Harvey, a professor of creative writing at Bath Spa University, previously told the BBC that she wrote the book between successive lockdowns.
She told Radio 4’s Front Row: “I was writing about six people trapped in a can. I felt there was something resonant about that and our experience of lockdown, of not being able to escape from each other and also not being able to reach other people.’
Mr de Waal said: “As judges, we were determined to find a book that moved us, a book that had breadth and resonance, that we are compelled to share.”
‘We wanted everything. Orbital is our book.
Shortlisted books on display during a Booker Prize Foundation reception at Clarence House
‘Samantha Harvey has written a novel driven by the beauty of 16 Sunrises and 16 Sunsets.
‘Everyone and no one is the theme as six astronauts on the International Space Station circle the Earth watching the passage of time across the fragility of borders and time zones.
‘With his language of lyricism and wit, Harvey makes our world strange and new to us.
‘All year we have celebrated fiction that lives in ideas instead of declaiming about themes, not finding answers but changing the question of what we wanted to explore.
‘Our unanimity about Orbital recognizes its beauty and ambition.
“It reflects Harvey’s extraordinary intensity of attention to the precious, precarious world we share.”

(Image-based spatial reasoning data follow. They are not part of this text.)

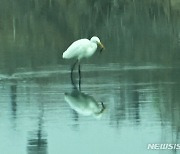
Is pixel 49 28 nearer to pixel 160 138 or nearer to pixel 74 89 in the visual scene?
pixel 74 89

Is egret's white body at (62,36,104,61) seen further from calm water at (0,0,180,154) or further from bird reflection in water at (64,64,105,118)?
bird reflection in water at (64,64,105,118)

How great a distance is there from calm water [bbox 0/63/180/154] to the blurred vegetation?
80.7 inches

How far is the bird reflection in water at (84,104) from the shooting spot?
13.7 metres

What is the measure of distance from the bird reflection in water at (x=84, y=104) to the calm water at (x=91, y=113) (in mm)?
57

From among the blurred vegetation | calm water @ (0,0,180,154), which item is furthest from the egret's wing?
the blurred vegetation

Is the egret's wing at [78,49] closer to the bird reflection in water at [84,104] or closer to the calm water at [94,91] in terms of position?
the calm water at [94,91]

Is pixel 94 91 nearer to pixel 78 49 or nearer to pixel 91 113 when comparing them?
pixel 91 113

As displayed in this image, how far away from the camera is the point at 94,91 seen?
52.2 feet

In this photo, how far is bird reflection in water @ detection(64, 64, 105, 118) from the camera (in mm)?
13709

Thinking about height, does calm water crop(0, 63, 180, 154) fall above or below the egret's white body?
below

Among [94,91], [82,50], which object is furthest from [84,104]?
[82,50]

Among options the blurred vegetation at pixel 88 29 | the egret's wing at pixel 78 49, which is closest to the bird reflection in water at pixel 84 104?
the egret's wing at pixel 78 49

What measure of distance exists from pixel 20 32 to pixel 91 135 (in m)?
20.4

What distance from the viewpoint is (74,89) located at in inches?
643
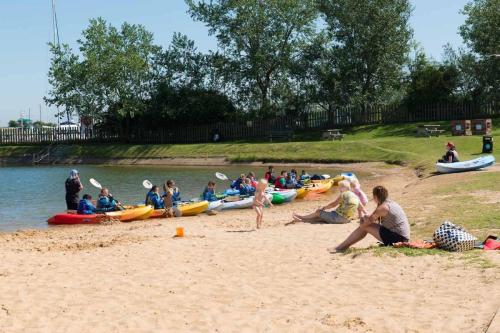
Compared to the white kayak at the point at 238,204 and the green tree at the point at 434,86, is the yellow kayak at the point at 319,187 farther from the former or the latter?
the green tree at the point at 434,86

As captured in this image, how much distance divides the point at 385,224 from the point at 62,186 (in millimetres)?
27424

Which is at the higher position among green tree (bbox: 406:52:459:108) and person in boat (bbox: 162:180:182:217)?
green tree (bbox: 406:52:459:108)

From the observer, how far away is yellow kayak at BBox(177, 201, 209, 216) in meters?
23.1

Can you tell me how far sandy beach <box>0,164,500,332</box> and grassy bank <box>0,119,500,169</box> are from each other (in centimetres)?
2241

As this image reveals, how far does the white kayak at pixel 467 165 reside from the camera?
29.1 m

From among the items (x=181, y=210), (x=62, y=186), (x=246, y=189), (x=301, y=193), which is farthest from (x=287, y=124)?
(x=181, y=210)

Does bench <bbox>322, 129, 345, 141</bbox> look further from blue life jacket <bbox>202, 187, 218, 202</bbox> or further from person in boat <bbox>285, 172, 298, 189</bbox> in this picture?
blue life jacket <bbox>202, 187, 218, 202</bbox>

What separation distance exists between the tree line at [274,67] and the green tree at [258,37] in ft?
0.31

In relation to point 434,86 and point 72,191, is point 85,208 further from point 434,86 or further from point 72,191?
point 434,86

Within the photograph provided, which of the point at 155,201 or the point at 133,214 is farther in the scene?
the point at 155,201

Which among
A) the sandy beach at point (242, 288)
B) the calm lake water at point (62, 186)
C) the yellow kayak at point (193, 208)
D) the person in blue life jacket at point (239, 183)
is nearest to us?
the sandy beach at point (242, 288)

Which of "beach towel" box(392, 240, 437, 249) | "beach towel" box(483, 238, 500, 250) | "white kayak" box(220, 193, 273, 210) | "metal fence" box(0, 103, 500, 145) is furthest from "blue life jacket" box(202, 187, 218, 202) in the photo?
"metal fence" box(0, 103, 500, 145)

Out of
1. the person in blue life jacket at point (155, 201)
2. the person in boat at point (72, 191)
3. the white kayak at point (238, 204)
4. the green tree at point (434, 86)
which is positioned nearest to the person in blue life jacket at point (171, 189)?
the person in blue life jacket at point (155, 201)

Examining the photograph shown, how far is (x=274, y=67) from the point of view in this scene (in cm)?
5938
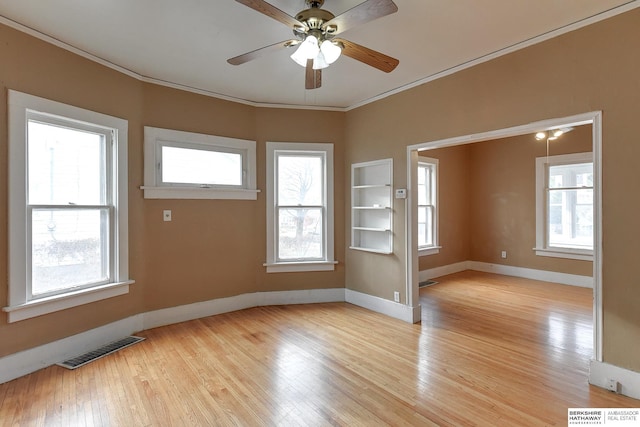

This year’s judges all agreed on the choice and included novelist Sara Collins, Guardian fiction editor Justine Jordan, Chinese professor and A Thousand Years Of Good Prayers writer Yiyun Li and musician, composer and producer Nitin Sawhney, who has collaborated with Sir Paul McCartney and won a lifetime achievement gong from Ivor Novello.
Earlier on Tuesday, the shortlisted authors – Yael van der Wouden, Rachel Kushner, Anne Michaels, Charlotte Wood, Everett and Harvey – attended a reception with the Queen, her first public engagement since she fell ill with a chest infection.
Last year’s winner was Irish author Paul Lynch with his dystopian novel Prophet Song.
This is breaking news, there will be more to follow.